------ Materials provided
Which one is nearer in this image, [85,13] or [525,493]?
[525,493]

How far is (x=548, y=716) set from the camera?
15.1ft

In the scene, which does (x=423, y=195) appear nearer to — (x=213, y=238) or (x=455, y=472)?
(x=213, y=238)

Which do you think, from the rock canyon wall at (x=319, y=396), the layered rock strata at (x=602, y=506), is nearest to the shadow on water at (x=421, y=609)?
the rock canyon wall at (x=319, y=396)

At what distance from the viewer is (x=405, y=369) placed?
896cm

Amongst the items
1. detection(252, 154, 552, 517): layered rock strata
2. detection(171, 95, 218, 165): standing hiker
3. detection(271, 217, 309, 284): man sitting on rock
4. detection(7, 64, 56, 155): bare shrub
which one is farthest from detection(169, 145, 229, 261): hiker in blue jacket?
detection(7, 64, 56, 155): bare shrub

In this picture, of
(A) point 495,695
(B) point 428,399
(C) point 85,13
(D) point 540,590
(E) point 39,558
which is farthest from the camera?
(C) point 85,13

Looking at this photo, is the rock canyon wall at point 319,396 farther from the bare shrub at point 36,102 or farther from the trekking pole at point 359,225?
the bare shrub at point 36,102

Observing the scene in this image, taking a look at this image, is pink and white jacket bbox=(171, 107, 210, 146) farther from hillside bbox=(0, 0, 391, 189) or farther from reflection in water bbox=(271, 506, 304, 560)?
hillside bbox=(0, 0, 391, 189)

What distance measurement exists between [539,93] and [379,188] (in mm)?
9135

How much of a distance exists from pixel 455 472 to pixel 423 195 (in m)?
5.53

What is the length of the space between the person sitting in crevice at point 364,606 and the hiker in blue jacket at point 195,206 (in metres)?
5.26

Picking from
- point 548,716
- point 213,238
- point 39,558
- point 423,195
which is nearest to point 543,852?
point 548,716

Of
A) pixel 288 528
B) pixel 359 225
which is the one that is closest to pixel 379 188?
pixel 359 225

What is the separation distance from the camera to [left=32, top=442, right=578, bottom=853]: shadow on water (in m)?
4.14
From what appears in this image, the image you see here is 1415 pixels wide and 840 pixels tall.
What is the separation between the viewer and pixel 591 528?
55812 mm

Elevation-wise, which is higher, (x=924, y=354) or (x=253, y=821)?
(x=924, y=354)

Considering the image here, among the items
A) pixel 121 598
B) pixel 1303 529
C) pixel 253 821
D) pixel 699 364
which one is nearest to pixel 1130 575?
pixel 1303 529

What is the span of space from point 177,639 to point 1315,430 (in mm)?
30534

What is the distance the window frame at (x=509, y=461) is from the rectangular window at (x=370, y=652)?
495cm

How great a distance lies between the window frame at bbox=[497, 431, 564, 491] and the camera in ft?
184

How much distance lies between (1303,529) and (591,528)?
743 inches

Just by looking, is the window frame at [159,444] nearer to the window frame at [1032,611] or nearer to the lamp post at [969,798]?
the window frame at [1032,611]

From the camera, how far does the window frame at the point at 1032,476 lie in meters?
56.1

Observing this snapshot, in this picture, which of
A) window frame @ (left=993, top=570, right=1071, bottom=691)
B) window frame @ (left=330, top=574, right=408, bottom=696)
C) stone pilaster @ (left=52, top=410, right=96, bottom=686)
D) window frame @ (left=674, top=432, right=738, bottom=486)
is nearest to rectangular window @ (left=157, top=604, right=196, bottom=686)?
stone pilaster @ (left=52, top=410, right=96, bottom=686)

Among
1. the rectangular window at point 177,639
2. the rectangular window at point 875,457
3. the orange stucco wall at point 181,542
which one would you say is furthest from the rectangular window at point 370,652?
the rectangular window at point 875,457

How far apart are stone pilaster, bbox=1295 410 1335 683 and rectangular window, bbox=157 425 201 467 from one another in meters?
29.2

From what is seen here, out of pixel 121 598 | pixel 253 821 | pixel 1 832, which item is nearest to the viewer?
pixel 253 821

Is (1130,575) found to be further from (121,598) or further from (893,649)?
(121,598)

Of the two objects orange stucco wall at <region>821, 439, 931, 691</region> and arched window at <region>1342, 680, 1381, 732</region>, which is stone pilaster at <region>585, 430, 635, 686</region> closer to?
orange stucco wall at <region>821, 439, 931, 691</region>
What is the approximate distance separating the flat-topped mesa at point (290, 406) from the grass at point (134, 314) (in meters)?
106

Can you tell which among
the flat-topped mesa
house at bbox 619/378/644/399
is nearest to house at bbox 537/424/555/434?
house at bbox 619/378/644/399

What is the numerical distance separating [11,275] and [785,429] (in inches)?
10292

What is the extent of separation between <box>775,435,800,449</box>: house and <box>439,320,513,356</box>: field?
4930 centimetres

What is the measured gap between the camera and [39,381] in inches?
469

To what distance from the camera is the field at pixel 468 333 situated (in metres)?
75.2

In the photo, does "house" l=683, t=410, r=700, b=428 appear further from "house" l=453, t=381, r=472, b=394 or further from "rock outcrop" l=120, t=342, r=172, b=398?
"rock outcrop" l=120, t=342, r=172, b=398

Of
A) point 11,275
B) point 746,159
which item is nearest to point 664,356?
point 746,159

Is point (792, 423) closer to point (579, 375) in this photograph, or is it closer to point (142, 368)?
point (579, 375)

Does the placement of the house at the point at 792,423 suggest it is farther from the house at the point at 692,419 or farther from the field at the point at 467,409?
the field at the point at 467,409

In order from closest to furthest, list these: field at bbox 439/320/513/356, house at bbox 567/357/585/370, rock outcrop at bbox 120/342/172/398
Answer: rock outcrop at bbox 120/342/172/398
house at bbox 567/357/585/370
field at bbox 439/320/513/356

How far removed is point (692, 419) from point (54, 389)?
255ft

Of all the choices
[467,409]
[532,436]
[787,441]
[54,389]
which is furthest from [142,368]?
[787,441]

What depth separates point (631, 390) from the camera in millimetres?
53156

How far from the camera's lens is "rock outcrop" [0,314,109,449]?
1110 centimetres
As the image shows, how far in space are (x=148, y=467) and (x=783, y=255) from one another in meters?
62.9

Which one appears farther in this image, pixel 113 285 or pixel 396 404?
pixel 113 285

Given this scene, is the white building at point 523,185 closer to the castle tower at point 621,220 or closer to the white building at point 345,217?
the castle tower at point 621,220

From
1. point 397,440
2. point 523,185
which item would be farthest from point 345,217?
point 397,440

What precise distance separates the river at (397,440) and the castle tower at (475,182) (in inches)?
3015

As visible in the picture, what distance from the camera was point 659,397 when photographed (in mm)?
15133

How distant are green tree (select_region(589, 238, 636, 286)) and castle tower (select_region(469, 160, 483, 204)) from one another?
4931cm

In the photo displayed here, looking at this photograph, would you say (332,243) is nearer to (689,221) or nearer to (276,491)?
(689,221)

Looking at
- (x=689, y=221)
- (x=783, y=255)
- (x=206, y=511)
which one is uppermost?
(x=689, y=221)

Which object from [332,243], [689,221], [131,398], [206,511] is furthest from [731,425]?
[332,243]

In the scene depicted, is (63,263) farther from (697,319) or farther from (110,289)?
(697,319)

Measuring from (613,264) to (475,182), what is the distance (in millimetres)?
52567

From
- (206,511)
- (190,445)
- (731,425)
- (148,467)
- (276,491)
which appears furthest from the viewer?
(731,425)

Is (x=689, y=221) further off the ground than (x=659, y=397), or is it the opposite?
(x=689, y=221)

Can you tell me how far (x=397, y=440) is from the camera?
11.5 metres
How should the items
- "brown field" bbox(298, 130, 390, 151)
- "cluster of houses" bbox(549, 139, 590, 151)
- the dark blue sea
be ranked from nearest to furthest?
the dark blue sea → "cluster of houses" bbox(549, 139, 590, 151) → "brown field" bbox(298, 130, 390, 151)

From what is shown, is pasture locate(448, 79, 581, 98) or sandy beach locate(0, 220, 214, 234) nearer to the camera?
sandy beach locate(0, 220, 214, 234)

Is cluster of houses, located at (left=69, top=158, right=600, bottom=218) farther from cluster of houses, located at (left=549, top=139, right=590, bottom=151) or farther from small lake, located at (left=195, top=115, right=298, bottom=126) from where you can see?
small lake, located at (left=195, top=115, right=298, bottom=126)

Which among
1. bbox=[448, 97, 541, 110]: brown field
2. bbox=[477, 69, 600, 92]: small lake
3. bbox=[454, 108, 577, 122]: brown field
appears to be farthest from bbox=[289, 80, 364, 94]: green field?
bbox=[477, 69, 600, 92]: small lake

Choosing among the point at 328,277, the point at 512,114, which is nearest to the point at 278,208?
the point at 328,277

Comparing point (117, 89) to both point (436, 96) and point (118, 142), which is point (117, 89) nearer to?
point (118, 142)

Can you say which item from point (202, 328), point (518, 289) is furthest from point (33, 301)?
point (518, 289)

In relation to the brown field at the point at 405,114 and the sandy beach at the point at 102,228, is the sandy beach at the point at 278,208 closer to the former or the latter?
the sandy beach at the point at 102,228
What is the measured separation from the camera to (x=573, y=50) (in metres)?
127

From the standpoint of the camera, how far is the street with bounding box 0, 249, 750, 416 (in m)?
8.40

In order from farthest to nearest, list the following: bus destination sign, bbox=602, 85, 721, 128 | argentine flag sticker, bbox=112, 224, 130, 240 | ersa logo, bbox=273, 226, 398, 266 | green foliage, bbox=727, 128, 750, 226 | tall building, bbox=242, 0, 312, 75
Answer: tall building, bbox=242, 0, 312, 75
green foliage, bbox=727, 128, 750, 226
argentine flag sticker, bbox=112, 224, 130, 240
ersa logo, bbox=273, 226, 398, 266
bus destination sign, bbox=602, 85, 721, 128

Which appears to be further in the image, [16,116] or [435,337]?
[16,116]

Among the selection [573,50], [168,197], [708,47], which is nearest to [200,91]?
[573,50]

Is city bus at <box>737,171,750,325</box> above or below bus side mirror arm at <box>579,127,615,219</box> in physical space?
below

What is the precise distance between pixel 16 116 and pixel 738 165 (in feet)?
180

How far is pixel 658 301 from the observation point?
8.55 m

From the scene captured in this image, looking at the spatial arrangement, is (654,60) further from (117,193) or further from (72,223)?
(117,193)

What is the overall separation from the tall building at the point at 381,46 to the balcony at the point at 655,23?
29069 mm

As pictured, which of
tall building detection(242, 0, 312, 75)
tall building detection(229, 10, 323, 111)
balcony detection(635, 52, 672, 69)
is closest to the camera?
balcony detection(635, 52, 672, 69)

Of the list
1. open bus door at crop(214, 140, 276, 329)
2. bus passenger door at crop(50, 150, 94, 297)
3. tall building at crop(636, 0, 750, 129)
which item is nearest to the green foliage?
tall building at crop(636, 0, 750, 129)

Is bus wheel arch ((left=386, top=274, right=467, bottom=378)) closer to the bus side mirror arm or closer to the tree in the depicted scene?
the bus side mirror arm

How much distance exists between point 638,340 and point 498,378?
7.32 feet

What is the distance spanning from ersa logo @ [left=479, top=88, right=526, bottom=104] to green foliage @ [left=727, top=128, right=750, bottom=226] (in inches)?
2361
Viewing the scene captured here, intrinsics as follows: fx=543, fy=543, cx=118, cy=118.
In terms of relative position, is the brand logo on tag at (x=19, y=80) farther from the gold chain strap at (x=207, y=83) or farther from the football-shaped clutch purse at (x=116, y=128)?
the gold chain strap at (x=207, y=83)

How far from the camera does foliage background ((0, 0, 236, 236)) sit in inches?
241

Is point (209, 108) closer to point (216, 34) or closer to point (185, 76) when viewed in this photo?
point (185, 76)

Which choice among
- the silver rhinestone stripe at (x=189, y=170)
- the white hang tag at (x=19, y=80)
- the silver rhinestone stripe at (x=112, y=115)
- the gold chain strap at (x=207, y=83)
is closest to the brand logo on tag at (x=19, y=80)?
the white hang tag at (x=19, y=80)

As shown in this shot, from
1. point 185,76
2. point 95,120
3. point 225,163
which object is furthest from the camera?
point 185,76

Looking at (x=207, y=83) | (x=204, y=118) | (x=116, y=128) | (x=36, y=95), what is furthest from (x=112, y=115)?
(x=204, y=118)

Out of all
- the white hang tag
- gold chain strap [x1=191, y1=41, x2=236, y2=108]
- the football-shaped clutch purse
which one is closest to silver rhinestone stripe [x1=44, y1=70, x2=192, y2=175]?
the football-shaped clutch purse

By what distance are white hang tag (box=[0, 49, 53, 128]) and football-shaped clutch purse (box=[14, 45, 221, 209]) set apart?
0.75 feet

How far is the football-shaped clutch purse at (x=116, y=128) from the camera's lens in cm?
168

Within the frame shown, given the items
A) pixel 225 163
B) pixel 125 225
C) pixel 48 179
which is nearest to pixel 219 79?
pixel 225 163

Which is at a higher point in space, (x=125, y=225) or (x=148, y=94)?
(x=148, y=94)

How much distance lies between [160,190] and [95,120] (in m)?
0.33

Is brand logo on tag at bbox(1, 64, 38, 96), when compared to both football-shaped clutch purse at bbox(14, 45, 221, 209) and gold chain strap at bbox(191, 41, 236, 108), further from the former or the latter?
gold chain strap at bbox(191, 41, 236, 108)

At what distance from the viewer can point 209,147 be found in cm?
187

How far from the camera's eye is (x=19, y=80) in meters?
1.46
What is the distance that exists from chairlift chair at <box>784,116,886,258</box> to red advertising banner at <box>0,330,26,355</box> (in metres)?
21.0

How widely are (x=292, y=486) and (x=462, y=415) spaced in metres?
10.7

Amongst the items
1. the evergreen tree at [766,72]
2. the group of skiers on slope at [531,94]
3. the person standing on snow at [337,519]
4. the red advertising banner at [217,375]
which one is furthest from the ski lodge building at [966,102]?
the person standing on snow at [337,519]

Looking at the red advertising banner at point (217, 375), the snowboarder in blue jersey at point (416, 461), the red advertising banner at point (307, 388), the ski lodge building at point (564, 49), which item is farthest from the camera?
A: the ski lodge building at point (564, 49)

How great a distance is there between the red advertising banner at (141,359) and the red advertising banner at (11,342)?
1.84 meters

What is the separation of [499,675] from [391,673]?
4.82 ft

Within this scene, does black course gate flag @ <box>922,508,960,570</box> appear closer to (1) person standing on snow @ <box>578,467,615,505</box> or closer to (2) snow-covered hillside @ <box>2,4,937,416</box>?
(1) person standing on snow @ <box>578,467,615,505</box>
------------
### Given exercise
Please copy the data above word for word, starting with the line that contains "Is (x=689, y=221)" and going on through the line that contains "the dark blue sea →".

### Correct output
Is (x=689, y=221) further off the ground than (x=659, y=397), or is it the opposite?
(x=689, y=221)

Can you tell me how far (x=397, y=440) is from the camera?
11.5 metres
How should the items
- "brown field" bbox(298, 130, 390, 151)
- "cluster of houses" bbox(549, 139, 590, 151)
- the dark blue sea
be ranked from nearest to furthest?
the dark blue sea → "cluster of houses" bbox(549, 139, 590, 151) → "brown field" bbox(298, 130, 390, 151)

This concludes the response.